Merge or rebase? Neither!

This post proposes an alternative to merging and rebasing that will require some enhancement to git to work. As far as I know, this isn’t possible with git in its current form but I think it would be worth the effort to make it happen.

I’ve been using git since about a week after it was first available for download way back when BitKeeper pulled the rug out from under the Linux kernel. If I recall, it didn’t take long for the “merge vs rebase” debate to start up. At first, I was firmly on the merge side because I didn’t like rewriting history and it is easy to get in trouble by rebasing under the wrong circumstances.

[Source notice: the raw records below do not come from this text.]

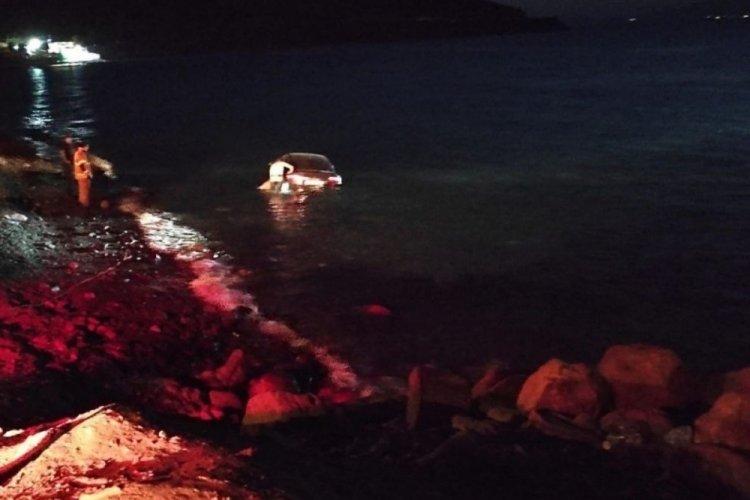Denize yuvarlanan otomobilin sürücüsü yaralandı
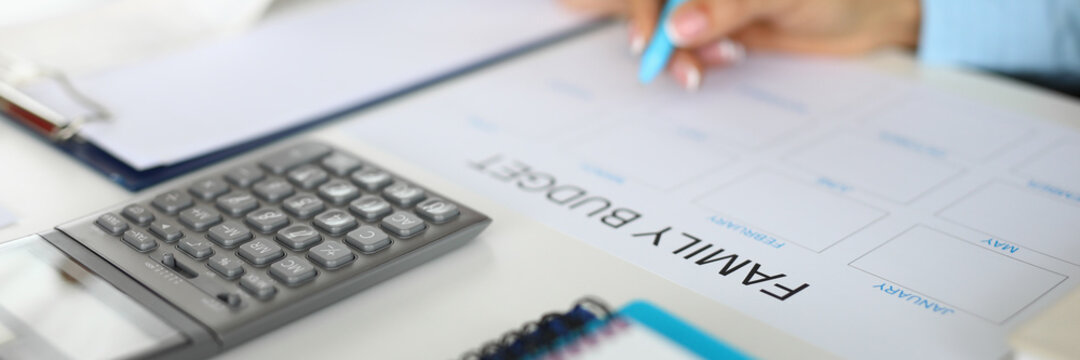Planning and maintaining family budget. Ready calculation of the family budget concept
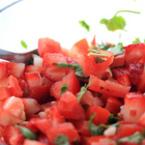 Салата от домати с ягоди и лук
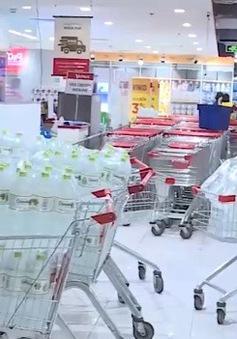 Hà Nội: Nhiều siêu thị cháy hàng nước đóng chai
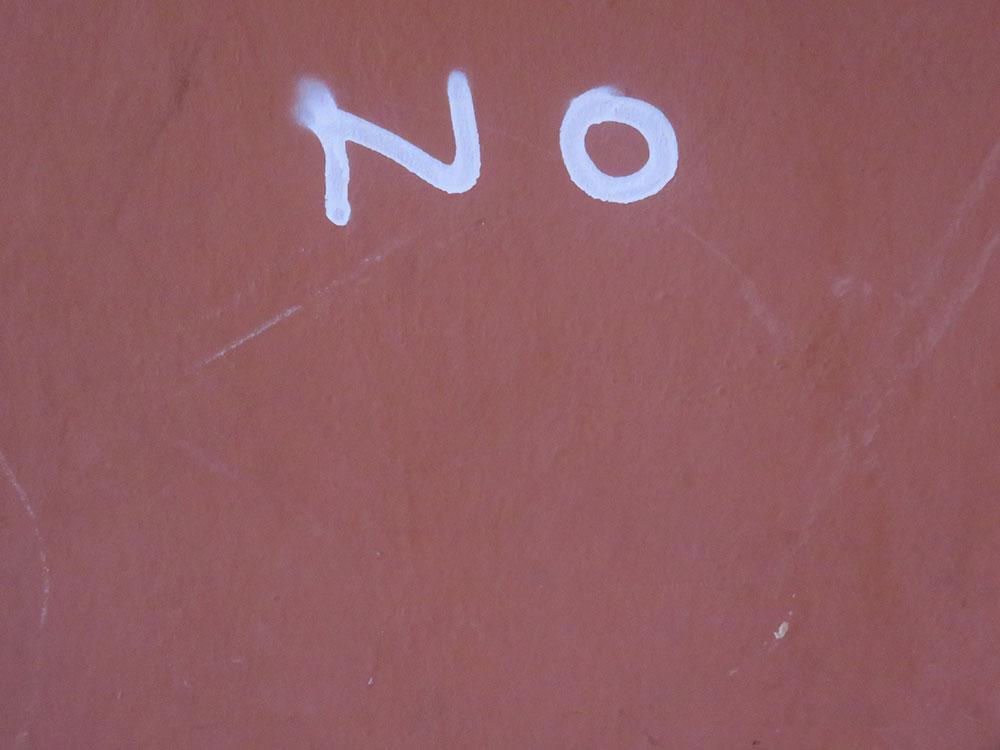natpis: No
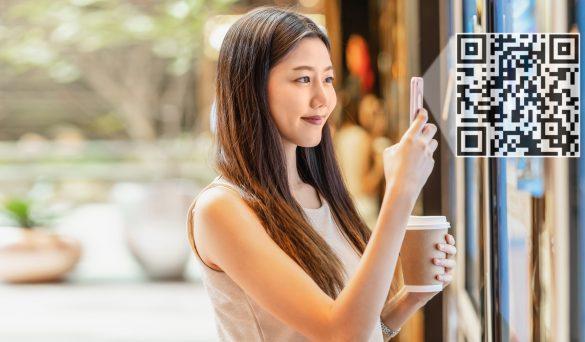 mulher escaneando QR Code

Merge commits are important. I recall a few cases where I ran git bisect to find where a problem was introduced and it landed on a merge commit! This told me that the problem wasn’t caused by either code change by itself. Instead, the problem was introduced by bringing the two together. This is an important insight that can be lost by rebasing.

A Simple Feature

Consider the following scenario. Anna branches from master and begins working on a feature. She finishes the feature and proposes it to be merged back to master. While her feature is in review, John finishes some work on master which conflicts with hers. It is Anna’s responsibility to resolve the conflicts. Let’s see how she can accomplish this with various workflows.

Branch / Merge

Using branch/merge, Anna’s and John’s work both branch from the same commit on master. Upon discovering the conflict, Anna pulls the change from master creating a merge commit and she reproposes the change. At this point, master can be fast-forwarded to Anna’s merge commit; another merge isn’t necessary.

Simple branch/merge flow

Note: Right-click and open the image in a new tab to see tooltips on each of the commits. The final merge to master is a fast-forward. The master branch ends up pointing to the last blue commit on the right.

Rebase

I joined the Openstack project over four years ago and had an abrupt change in perspective. It was my first exposure to the gerrit code review model. In that model, Anna proposes a change and humans and automated bots both review it. When they find issues, she addresses them. She runs git commit --amend to fix it up and resubmits it for another round of review.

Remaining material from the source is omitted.